Tissue engineering and regenerative medicine have accomplished enormous
progress in the last few years. The application of recently designed nano-textured
surface characteristics has shown increased enhancement in bone tissue regeneration.
The development of materials that fulfill the exact requirements of bone tissue is still
under investigation. However, we are approaching this aim. Composite materials are
some of those materials under consideration, and they have emerged as a consequence
of the logical unraveling of bone composition. Principal components of bone tissue are
inorganic and organic matrices and water, in other words, ceramics and polymers.
Accordingly, the design of these materials by combining different types of ceramics
and polymers has opened a wide range of possibilities for bone regeneration treatments.

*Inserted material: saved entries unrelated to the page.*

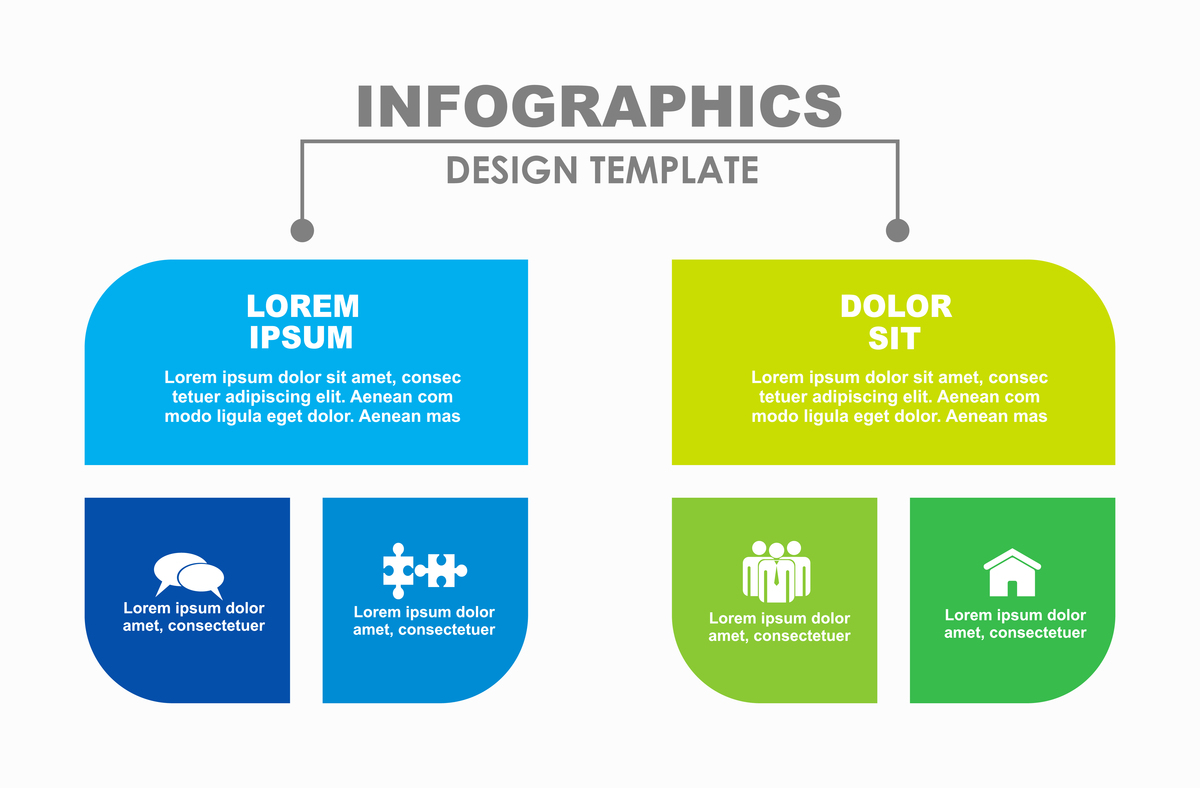 INFOGRAPHICS
DESIGN TEMPLATE

LOREM IPSUM
Lorem ipsum dolor sit amet, consec tetuer adipiscing elit. Aenean com modo ligula eget dolor. Aenean mas

Lorem ipsum dolor amet, consectetuer

Lorem ipsum dolor amet, consectetuer

DOLOR SIT
Lorem ipsum dolor sit amet, consec tetuer adipiscing elit. Aenean com modo ligula eget dolor. Aenean mas

Lorem ipsum dolor amet, consectetuer

Lorem ipsum dolor amet, consectetuer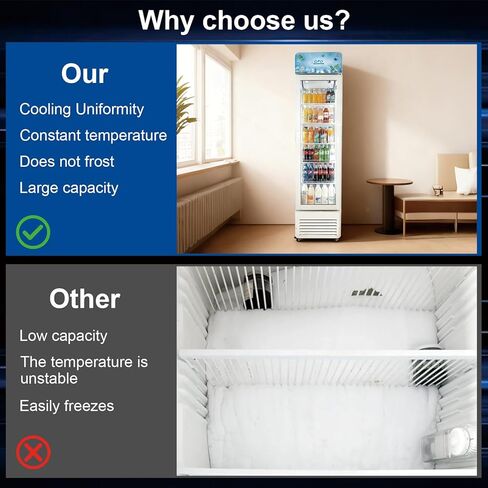 Why choose us?

Our

Cooling Uniformity

Constant temperature

Does not frost

Large capacity

Other

Low capacity

The temperature is unstable

Easily freezes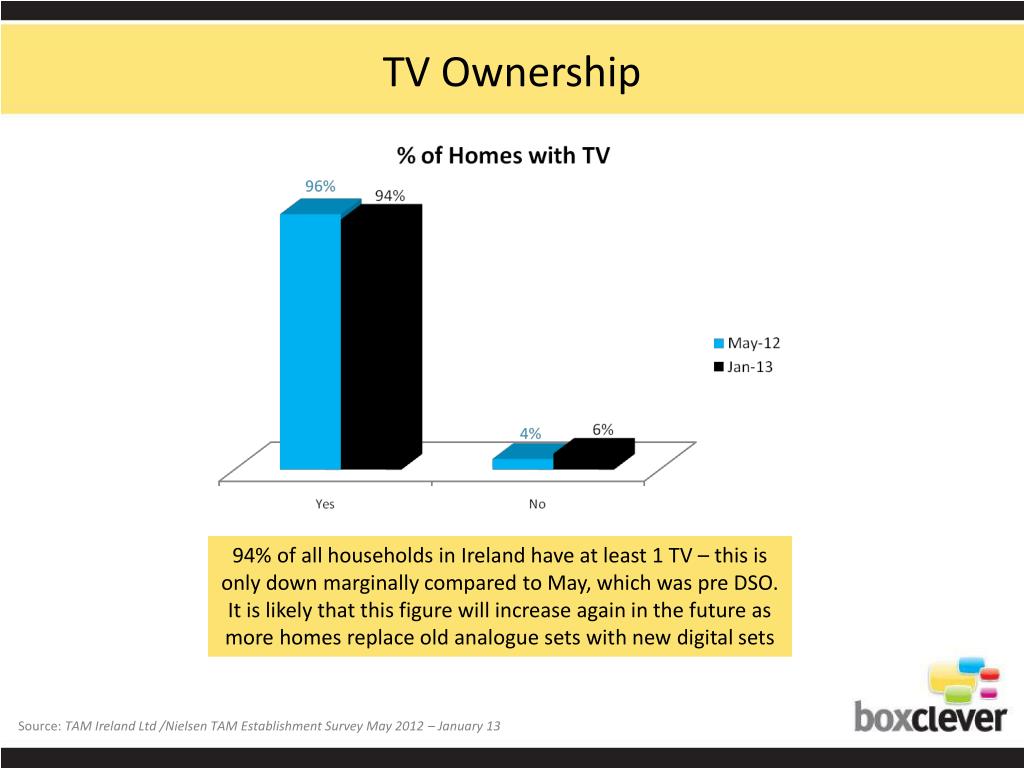 TV Ownership

% of Homes with TV

96%
94%

4%
6%

Yes
No

May-12
Jan-13

94% of all households in Ireland have at least 1 TV – this is only down marginally compared to May, which was pre DSO. It is likely that this figure will increase again in the future as more homes replace old analogue sets with new digital sets

Source: TAM Ireland Ltd /Nielsen TAM Establishment Survey May 2012 – January 13

boxclever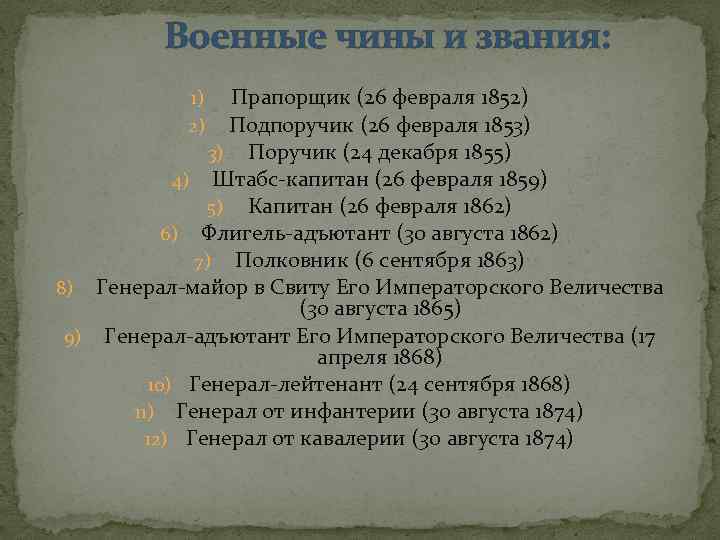 Военные чины и звания:

1) Прапорщик (26 февраля 1852)
2) Подпоручик (26 февраля 1853)
3) Поручик (24 декабря 1855)
4) Штабс-капитан (26 февраля 1859)
5) Капитан (26 февраля 1862)
6) Флигель-адъютант (30 августа 1862)
7) Полковник (6 сентября 1863)
8) Генерал-майор в Свиту Его Императорского Величества (30 августа 1865)
9) Генерал-адъютант Его Императорского Величества (17 апреля 1868)
10) Генерал-лейтенант (24 сентября 1868)
11) Генерал от инфантерии (30 августа 1874)
12) Генерал от кавалерии (30 августа 1874)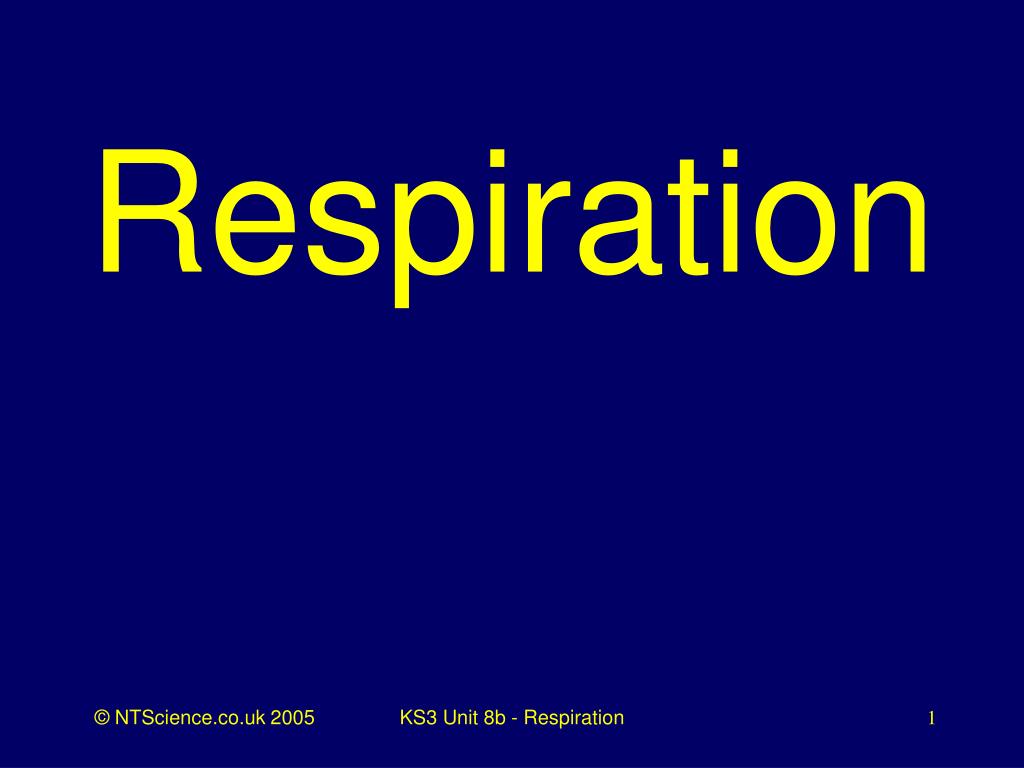 Respiration

© NTScience.co.uk 2005

KS3 Unit 8b - Respiration

1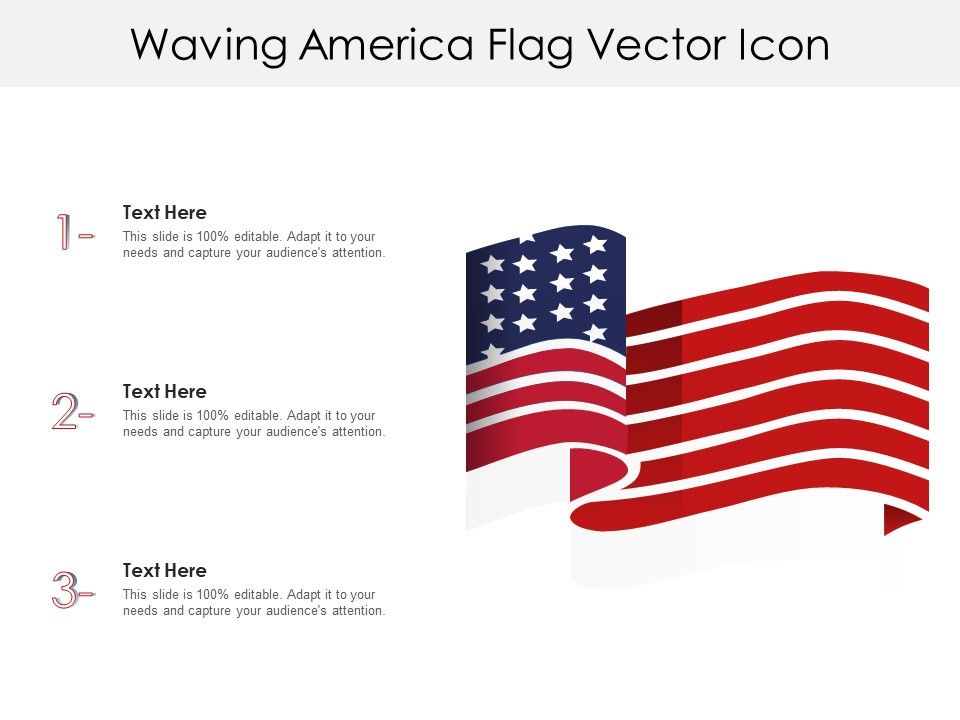 Waving America Flag Vector Icon

1-

Text Here

This slide is 100% editable. Adapt it to your needs and capture your audience's attention.

2-

Text Here

This slide is 100% editable. Adapt it to your needs and capture your audience's attention.

3-

Text Here

This slide is 100% editable. Adapt it to your needs and capture your audience's attention.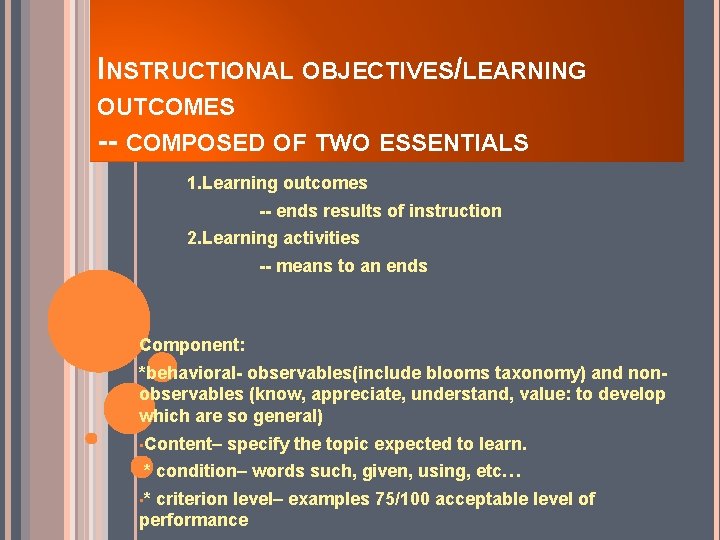 INSTRUCTIONAL OBJECTIVES/LEARNING OUTCOMES
-- COMPOSED OF TWO ESSENTIALS

1.Learning outcomes
-- ends results of instruction
2.Learning activities
-- means to an ends

Component:
*behavioral- observables(include blooms taxonomy) and non-observables (know, appreciate, understand, value: to develop which are so general)
Content– specify the topic expected to learn.
* condition– words such, given, using, etc…
* criterion level– examples 75/100 acceptable level of performance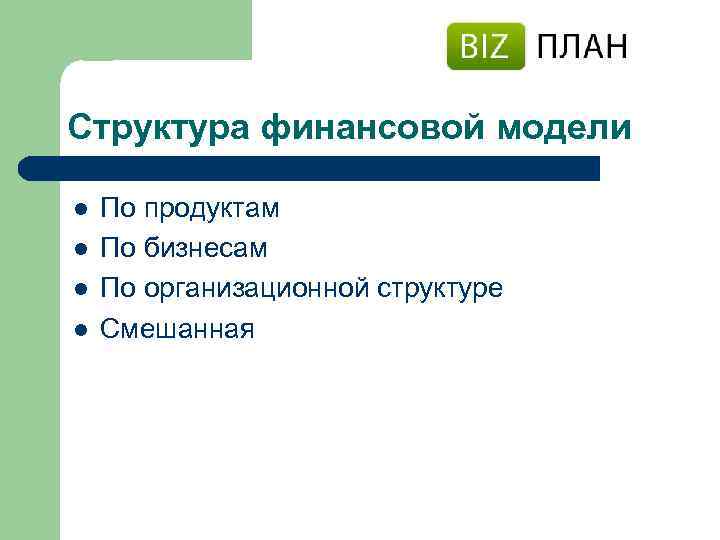 BIZ ПЛАН

Структура финансовой модели

- По продуктам
- По бизнесам
- По организационной структуре
- Смешанная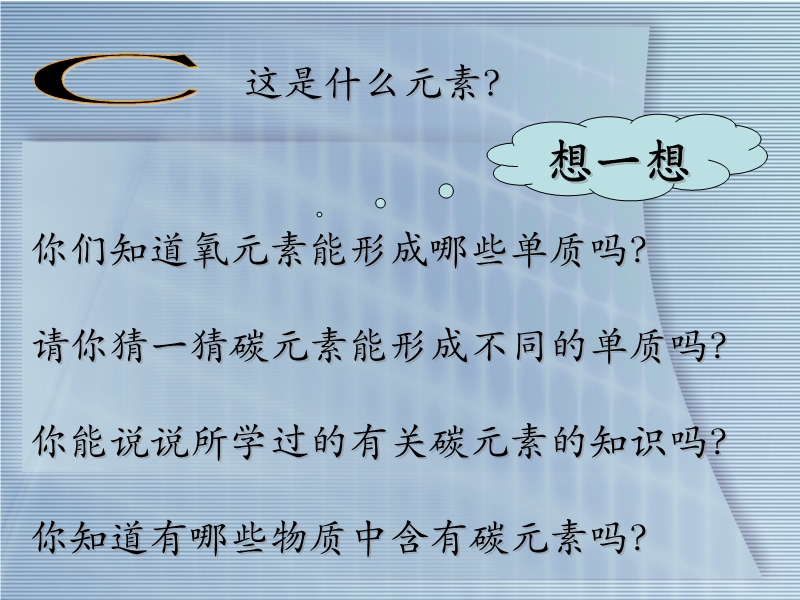 C 这是什么元素?

想一想

你们知道氧元素能形成哪些单质吗?

请你猜一猜碳元素能形成不同的单质吗?

你能说说所学过的有关碳元素的知识吗?

你知道有哪些物质中含有碳元素吗?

Not all polymers nor all ceramics can be used for this purpose. Materials must gather
particular properties to be applied in bone tissue engineering. Both types have to be
safe, which means biocompatible and non-toxic. They, additionally, should have
efficient surface behavior, bioactivity, and suitable mechanical properties. Sometimes,
composites could behave as in situ drug delivery systems. Composites are engineering
materials formed by two or more components, each bringing a unique physical
property, and generating synergism. For these reasons, in this work, we will discuss
features of host tissue, concepts such as bioactivity, osteoconductivity, and
osteoinductivity, and the most significant polymers and ceramics used for developing
composed materials. Finally, we focus on examples of composite materials based on
these components applied for bone tissue regeneration.
Keywords: Alginate, Bioactive glass, Bioactivity, Bioadhesive, Biocompatible, Biodegradability, Bone pathologies, Bone tissue engineering, Calcium phosphate, Collagen, Compact and spongy bone, Gelatin, Hyaluronic acid, Hydroxyapatite, Non-immunogenic, Non-toxic, Polycaprolactone, Polymer/ceramic composites, Tunable properties.